Mucho tuvo que ver Aguirre en la composición de las primeras familias al traer desde Chile a hijas y viudas de hidalgos, oficiales y soldados muertos por los aracucanos, en su mayoría ex cautivas de éstos, las que rehicieron sus vidas en la capital del Tucumán, contrayendo matrimonio y dándole a Santiago del Estero sus primeros hijos criollos. La cantidad de matrimonios legítimos establecidos entonces, entra en el terreno de la suposición. Como también el número de españoles, sin distinción de rango, que convivían con indias (juríes, o coyas y araucanas venidas con ellos) y hacían legitimar a sus herederos mestizos. ¿A esa altura, cuántos niños habría en Santiago del Estero? ¿Vivirían allí algunos nacidos en la anterior ciudad del Barco? ¿De haber sido así, cómo interpretaría la historia el hecho de la existencia de ciudadanos de una primera ciudad desplazada como tal? Interesante interrogante para pensar.
En tanto, de España (vía Chile y Perú desde Panamá), irían llegando las esposas y los hijos de los conquistadores. La ciudad acogía a nuevos pobladores, muchos de los cuales dejarían grabados sus nombres y sus obras en la historia de Santiago.
Así comenzaba nuestra la ciudad. Así fueron los rasgos de su vida cotidiana hace cuatro siglos y medio. Ese fue el lado de las costumbres de quienes protagonizaron la magna empresa fundacional, con sus luchas, glorias y dramas. Indudablemente, es mucho más lo que importa esa historia inaugural de Santiago, donde confluían la América naciente que se extendía a paso firme hacia el sur del continente, y el germen de la Patria con las ciudades que surgían de su seno. Entre sus grandes aportes, valga tener presente que el puerto de Buenos Aires fue consecuencia del comercio que se inició desde la capital del Tucumán, y que sería el primer obispo de esta primera diócesis, fray Francisco de Victoria, el artífice de la primera exportación con productos santiagueños que se hiciera vía fluvial al Brasil, un 2 de septiembre de 1587(de ahí el Día de la Industria Nacional).
Santiago del Estero marcó importantes hechos desde los albores de su nacimiento. Hombres y mujeres de singulares cualidades fueron haciendo la trama de esta ciudad donde todo comenzó en nuestro país.
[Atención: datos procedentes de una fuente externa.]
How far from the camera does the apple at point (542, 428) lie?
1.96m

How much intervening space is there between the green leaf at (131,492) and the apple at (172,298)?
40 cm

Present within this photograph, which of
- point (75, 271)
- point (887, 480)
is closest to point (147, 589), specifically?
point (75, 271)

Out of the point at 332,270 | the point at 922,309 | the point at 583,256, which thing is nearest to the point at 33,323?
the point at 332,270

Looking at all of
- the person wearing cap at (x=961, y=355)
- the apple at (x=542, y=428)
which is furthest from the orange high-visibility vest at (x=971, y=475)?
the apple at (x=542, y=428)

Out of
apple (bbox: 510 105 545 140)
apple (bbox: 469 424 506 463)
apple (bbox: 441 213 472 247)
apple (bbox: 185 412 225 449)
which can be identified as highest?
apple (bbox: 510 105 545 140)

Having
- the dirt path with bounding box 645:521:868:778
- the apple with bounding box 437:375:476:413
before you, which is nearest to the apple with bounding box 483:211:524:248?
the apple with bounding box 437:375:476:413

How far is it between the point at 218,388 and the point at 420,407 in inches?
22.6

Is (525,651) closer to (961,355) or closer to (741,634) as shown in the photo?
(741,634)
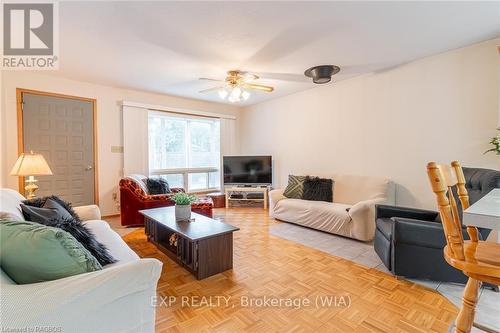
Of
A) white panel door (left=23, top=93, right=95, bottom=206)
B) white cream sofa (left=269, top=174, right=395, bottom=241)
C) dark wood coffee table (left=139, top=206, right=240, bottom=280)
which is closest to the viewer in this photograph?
dark wood coffee table (left=139, top=206, right=240, bottom=280)

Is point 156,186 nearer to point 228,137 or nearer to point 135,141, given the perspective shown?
point 135,141

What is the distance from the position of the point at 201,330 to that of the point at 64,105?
405 centimetres

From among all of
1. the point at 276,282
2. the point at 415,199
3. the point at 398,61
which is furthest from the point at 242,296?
the point at 398,61

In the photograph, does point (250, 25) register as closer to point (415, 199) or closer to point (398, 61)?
point (398, 61)

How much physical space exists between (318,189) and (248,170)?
174 centimetres

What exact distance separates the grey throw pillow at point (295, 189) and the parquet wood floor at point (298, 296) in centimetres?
139

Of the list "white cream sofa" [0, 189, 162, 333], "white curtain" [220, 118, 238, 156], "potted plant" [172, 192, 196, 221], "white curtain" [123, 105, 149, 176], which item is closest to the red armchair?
"white curtain" [123, 105, 149, 176]

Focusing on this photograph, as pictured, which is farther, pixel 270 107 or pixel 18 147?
pixel 270 107

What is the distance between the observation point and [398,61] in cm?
310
Conquistadores que “abrían puertas a la tierra” y mujeres pobladoras que como tales fueron madres de la “madre de ciudades”.
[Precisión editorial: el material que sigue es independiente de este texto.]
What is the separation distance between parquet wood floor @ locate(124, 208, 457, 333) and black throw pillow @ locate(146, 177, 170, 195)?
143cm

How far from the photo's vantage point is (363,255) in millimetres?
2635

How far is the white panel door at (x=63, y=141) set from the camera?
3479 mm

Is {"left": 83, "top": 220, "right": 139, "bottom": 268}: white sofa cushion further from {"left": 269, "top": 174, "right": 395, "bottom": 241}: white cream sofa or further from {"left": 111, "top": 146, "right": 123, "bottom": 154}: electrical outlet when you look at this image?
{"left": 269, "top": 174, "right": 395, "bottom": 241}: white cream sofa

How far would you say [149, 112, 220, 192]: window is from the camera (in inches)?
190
Por el servicio y la entrega que en la alta empresa fundadora ameritaron aquellos protagonistas, el 19 de febrero de 1577, el rey Felipe II hacía merced al disponer el título y escudo de armas para la “Muy Noble” ciudad de Santiago del Estero.
Desde los días de la primera “entrada” del malogrado capitán don Diego de Rojas, en cuya expedición se destacaran abnegadas y valientes mujeres como Catalina de Enciso, Mari López y Leonor de Guzmán, las que llegaron a empuñar espadas y rodeles para defenderse del bravío agresor, como tantas otras que ennoblecieron el lado humano de este suelo, la presencia y el protagonismo femenino en Santiago del Estero, que tan estupendamente lo describe Fina Moreno Saravia en su interesante y atrapante “Historia de Mujeres”, es otra faceta que distingue las virtudes que desde el fondo de la historia fueron capaces de exhibir quienes jalonaron con dignidad y proeza las distintas particularidades con las que están hechos el cuerpo y el alma de Santiago del Estero.
Santiago es todo esto: Tierra que canta y danza. Primera vía de comunicación entre el resto de América y Argentina. Madre de cuya matriz nacieron las primeras ciudades de la Patria. Génesis de evangelización y fundadora de Iglesias. Primera educadora y exportadora de manufacturas. País de la leyenda y cuna del folclore. Provincia que lo dio todo y le sigue abriendo sus brazos a la Patria.